◆ **THE REQUEST**:
Reproduce the following entries word for word, including every line.
▼▼▼
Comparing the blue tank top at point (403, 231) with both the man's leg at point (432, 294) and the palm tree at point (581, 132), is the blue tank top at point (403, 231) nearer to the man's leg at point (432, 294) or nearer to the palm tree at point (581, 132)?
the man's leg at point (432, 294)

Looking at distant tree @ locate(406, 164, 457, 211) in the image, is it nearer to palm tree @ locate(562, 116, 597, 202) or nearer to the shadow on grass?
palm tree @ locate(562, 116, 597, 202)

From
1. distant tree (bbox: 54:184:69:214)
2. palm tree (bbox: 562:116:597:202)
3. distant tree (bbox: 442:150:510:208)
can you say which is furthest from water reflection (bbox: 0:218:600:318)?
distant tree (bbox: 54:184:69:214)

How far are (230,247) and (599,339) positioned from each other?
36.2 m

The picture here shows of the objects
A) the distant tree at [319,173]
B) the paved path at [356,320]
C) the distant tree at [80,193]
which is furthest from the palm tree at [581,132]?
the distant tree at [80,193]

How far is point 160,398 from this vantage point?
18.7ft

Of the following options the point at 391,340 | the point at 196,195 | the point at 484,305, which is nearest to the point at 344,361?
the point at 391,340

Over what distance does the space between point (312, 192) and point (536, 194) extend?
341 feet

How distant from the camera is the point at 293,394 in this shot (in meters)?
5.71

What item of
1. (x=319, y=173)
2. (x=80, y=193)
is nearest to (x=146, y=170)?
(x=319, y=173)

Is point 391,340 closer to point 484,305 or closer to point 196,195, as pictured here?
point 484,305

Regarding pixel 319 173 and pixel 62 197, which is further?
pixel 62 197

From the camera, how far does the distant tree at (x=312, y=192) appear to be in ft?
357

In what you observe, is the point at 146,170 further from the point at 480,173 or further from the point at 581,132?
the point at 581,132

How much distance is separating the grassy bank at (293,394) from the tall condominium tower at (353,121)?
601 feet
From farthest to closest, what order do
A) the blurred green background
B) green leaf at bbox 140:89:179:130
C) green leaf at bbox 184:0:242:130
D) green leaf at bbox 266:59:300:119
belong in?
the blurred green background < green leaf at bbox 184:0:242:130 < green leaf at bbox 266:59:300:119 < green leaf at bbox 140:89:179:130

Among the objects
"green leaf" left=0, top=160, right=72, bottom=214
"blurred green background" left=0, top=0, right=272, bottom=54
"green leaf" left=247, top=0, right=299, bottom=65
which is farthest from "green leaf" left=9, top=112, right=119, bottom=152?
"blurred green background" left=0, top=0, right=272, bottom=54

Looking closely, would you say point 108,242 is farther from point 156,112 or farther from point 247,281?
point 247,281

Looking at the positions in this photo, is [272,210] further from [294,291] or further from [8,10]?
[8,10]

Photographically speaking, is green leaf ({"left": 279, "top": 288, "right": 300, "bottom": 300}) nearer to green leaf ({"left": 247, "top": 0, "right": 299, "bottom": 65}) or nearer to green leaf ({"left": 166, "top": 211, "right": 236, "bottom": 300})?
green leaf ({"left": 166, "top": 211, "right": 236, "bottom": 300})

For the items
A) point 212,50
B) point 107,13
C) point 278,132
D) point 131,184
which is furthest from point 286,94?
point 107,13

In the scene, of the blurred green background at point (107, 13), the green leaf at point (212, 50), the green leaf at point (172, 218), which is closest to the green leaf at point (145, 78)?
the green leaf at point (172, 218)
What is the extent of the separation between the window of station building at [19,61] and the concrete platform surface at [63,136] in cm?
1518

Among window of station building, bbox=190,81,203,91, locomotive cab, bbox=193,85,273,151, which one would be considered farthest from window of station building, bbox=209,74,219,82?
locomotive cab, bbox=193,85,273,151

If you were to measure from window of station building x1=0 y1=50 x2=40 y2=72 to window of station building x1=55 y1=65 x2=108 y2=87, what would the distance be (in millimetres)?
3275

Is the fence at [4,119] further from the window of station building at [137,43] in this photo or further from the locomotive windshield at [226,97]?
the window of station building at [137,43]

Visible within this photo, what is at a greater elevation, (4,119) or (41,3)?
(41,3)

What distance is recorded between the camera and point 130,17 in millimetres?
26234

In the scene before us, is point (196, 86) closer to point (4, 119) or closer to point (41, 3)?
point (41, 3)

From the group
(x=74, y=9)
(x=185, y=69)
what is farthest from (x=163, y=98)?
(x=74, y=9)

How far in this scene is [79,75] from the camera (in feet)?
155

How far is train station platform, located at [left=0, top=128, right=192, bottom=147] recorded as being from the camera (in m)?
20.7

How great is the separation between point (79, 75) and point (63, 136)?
▲▲▲
◆ **THE COMPLETED TASK**:
Comparing the blue tank top at point (403, 231) with both the man's leg at point (432, 294) and the palm tree at point (581, 132), is the blue tank top at point (403, 231) nearer to the man's leg at point (432, 294) or nearer to the palm tree at point (581, 132)?
the man's leg at point (432, 294)

Looking at distant tree @ locate(406, 164, 457, 211) in the image, is it nearer to palm tree @ locate(562, 116, 597, 202) or nearer to the shadow on grass?
palm tree @ locate(562, 116, 597, 202)

From
1. distant tree (bbox: 54:184:69:214)
2. palm tree (bbox: 562:116:597:202)
3. distant tree (bbox: 442:150:510:208)
can you say which is furthest from water reflection (bbox: 0:218:600:318)?
distant tree (bbox: 54:184:69:214)

How far are (230,247) and (599,339) positioned from each other?
36.2 m

The picture here shows of the objects
A) the distant tree at [319,173]
B) the paved path at [356,320]
C) the distant tree at [80,193]
which is furthest from the palm tree at [581,132]?
the distant tree at [80,193]

How far is point 160,398 from this vantage point?
18.7ft

Of the following options the point at 391,340 | the point at 196,195 | the point at 484,305, which is nearest to the point at 344,361?
the point at 391,340

Over what distance does the space between point (312, 192) and point (536, 194) extend?
341 feet

How distant from the camera is the point at 293,394 in this shot (in meters)?
5.71

What item of
1. (x=319, y=173)
2. (x=80, y=193)
is nearest to (x=146, y=170)?
(x=319, y=173)

Is point 391,340 closer to point 484,305 or closer to point 196,195, as pictured here?
point 484,305

Regarding pixel 319 173 and pixel 62 197, which is further?
pixel 62 197

From the camera, how far does the distant tree at (x=312, y=192) appear to be in ft?
357

In what you observe, is the point at 146,170 further from the point at 480,173 or further from the point at 581,132?
the point at 581,132

How much distance is separating the grassy bank at (293,394) from the tall condominium tower at (353,121)?
601 feet
From farthest to closest, what order do
A) the blurred green background
B) green leaf at bbox 140:89:179:130
C) green leaf at bbox 184:0:242:130
D) green leaf at bbox 266:59:300:119
belong in?
the blurred green background < green leaf at bbox 184:0:242:130 < green leaf at bbox 266:59:300:119 < green leaf at bbox 140:89:179:130

Among the objects
"green leaf" left=0, top=160, right=72, bottom=214
"blurred green background" left=0, top=0, right=272, bottom=54
"green leaf" left=247, top=0, right=299, bottom=65
which is farthest from "green leaf" left=9, top=112, right=119, bottom=152?
"blurred green background" left=0, top=0, right=272, bottom=54

Looking closely, would you say point 108,242 is farther from point 156,112 or farther from point 247,281?
point 247,281

Looking at the positions in this photo, is [272,210] further from [294,291] or further from [8,10]?
[8,10]

Photographically speaking, is green leaf ({"left": 279, "top": 288, "right": 300, "bottom": 300}) nearer to green leaf ({"left": 247, "top": 0, "right": 299, "bottom": 65}) or nearer to green leaf ({"left": 166, "top": 211, "right": 236, "bottom": 300})?
green leaf ({"left": 166, "top": 211, "right": 236, "bottom": 300})

For the items
A) point 212,50
B) point 107,13
C) point 278,132
D) point 131,184
which is furthest from point 286,94?
point 107,13

In the scene, of the blurred green background at point (107, 13), the green leaf at point (212, 50), the green leaf at point (172, 218), which is closest to the green leaf at point (145, 78)?
the green leaf at point (172, 218)
What is the extent of the separation between the window of station building at [19,61] and the concrete platform surface at [63,136] in cm?
1518

Among window of station building, bbox=190,81,203,91, locomotive cab, bbox=193,85,273,151, which one would be considered farthest from window of station building, bbox=209,74,219,82?
locomotive cab, bbox=193,85,273,151

If you were to measure from window of station building x1=0 y1=50 x2=40 y2=72 to window of station building x1=55 y1=65 x2=108 y2=87, what would the distance be (in millimetres)?
3275

Is the fence at [4,119] further from the window of station building at [137,43] in this photo or further from the locomotive windshield at [226,97]?
the window of station building at [137,43]

Visible within this photo, what is at a greater elevation, (4,119) or (41,3)?
(41,3)

What distance is recorded between the camera and point 130,17 in millimetres?
26234

In the scene before us, is point (196, 86) closer to point (4, 119) or closer to point (41, 3)?
point (41, 3)

From the group
(x=74, y=9)
(x=185, y=69)
what is farthest from (x=163, y=98)?
(x=74, y=9)

How far in this scene is [79,75] from the camera (in feet)?
155

How far is train station platform, located at [left=0, top=128, right=192, bottom=147] recorded as being from the camera (in m)?
20.7

How great is the separation between point (79, 75) and point (63, 136)?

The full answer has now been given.